A comprehensive, witty look at American popular culture

The Lively Audience, by Russell Lynes. New York: Harper & Row. 489 pp. $27.95. I had always wanted to read a book that would explain why Americans liked a certain kind of music at a certain point in time; why one style of painting was all the rage one year and not the next; why houses varied so much throughout history; and what all these likes and dislikes revealed about our collective consciousness.

I think I've found the book. ``The Lively Audience'' tracks the visual and performing arts in America from 1898 to 1950 in a well-researched and gracefully written way. The price is pretty steep (the book is part of the New American Nation Series, edited by Henry Steele Commager and Richard B. Morris), but it's comprehensive enough to be used by those studying American history or popular culture -- or by anyone interested in how the United States got from nickelodeons to drive-ins.

Russell Lynes traces the history of architecture, fine arts, painting, photography, ``legit'' theater and musical theater, music, and public art. The various areas overlap each other, so by the end of the book, one has a multi-layered understanding of how the disciplines are related.

In the half-century that Lynes covers, America grows from a country trying to break out of its genteel culture derived from European roots to one that embraces the splatterings of Jackson Pollock and welcomes Duke Ellington to the White House. During the journey, the America he shows us is eager and thirsty for the arts. This is what he has to say about Chautauqua, the turn-of-the-century summer culture ``camp'':

``Not just townspeople but farmers with their families in buggies and Model T Fords came to sit and wonder at the elegant music, the rotund oratory, the importance of the visiting personages, the wit of the humorists, the learning of popular scholars, and the citified beauty of the actresses. To millions of Americans this was their only exposure to `culture' that walked and talked and sang. . . .''

As eager as the American audience was, however, it was also fickle. Each new technological invention altered an aspect of the face of culture: The gramophone did more than bring Caruso into one's parlor, it ``changed the nature of recreation from active to passive.'' It also put the manufacturers of player pianos out of business. Moving pictures killed off Chautauqua. Photography put many portrait painters out of work.

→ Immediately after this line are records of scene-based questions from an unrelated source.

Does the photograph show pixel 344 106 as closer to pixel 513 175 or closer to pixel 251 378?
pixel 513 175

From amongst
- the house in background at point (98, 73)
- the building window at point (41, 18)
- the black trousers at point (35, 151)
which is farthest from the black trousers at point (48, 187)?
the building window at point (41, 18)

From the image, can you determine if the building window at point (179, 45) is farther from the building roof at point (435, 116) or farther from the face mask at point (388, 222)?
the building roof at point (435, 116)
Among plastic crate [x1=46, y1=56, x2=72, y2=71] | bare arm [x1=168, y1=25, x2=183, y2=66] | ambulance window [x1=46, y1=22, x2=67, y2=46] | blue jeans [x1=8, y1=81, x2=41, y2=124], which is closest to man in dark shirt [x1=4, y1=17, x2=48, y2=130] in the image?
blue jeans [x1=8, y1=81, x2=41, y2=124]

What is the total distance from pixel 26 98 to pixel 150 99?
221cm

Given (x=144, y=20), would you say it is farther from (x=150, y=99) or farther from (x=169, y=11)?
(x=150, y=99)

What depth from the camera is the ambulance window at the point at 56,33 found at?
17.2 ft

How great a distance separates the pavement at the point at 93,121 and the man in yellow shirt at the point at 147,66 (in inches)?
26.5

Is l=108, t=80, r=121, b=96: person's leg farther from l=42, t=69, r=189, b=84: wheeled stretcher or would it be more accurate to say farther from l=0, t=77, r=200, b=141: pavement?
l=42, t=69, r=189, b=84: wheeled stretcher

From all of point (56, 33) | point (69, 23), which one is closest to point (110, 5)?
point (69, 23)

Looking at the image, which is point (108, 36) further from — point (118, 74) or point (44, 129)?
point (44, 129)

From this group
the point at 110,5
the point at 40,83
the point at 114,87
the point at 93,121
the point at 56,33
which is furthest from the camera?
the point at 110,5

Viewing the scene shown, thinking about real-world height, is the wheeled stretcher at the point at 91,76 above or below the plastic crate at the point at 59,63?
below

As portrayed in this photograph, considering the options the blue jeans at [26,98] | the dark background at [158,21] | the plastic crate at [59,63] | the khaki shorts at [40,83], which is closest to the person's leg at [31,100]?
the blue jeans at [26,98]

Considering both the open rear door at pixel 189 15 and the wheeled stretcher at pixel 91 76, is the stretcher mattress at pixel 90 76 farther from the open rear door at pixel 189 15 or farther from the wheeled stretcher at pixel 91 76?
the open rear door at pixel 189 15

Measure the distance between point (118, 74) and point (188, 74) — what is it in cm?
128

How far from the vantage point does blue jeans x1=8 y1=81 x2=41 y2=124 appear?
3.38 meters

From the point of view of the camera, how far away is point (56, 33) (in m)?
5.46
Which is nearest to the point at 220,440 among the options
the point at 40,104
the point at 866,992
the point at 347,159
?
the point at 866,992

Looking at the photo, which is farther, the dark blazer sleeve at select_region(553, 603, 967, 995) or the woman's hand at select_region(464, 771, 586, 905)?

Lynes captures the feel of the times: ``[Ragtime] was an expression of an exuberant era, of optimism, of an increasing reaction against the gentility and surface restraints of the Victorian age. . . . It was a fanfare for the twentieth century, and a great many Americans felt it in their bones and in the tapping of their toes.''

As a chronicler of popular culture, Lynes has fine credentials. An essayist and columnist, he was also an editor at Harper's Magazine for 20 years and has written 11 books on the social history of the arts in America. ``The Lively Audience,'' which he started working on in 1971, is filled with information obtained from dedication ceremonies, public records, biographies, and firsthand accounts. The scholarship is comprehensive. Statistics and stories are woven together with elegance and wit. And the fr equent anecdotes are telling:

``The original Metropolitan Opera House in New York . . . was built by a group of miffed millionaires who were unable to buy boxes in the Academy of Music and felt that they were socially ostracized by families of older wealth who had got there first.''

Some are downright impish: When Clark Gable took off his shirt in ``It Happened One Night,'' revealing that he wasn't wearing an undershirt, ``the effect on the undershirt business,'' says Lynes, ``was catastrophic.''

Lynes brings to life a few events that had great impact on the course of culture. The 1913 Armory Show in New York, which was formed to promote the talents of American artists, instead whetted audience appetites for the foreign avant-garde artists whose work was also displayed there. The gallery was mobbed, but in the end only 51 American paintings were purchased -- a third of the number of European paintings bought. The show had a disastrous effect on the public's perception of American art for years: European artists ``captured the imagination of the art world in America . . . and were to hold it for nearly half a century.''

``The Lively Arts'' is as humorous as it is well researched; Lynes conveys with affection the innocence of early filmgoers who fled in panic at the sight of locomotives coming at them from the screen, and who walked out in disgust at the first, huge, on-screen kiss. He puts these details into perspective, shows how they all fitted in with the national thinking of the time, and leaves the reader with a greater understanding of the process by which America has forged its cultural identity.

Catherine Foster is the Monitor's arts editor.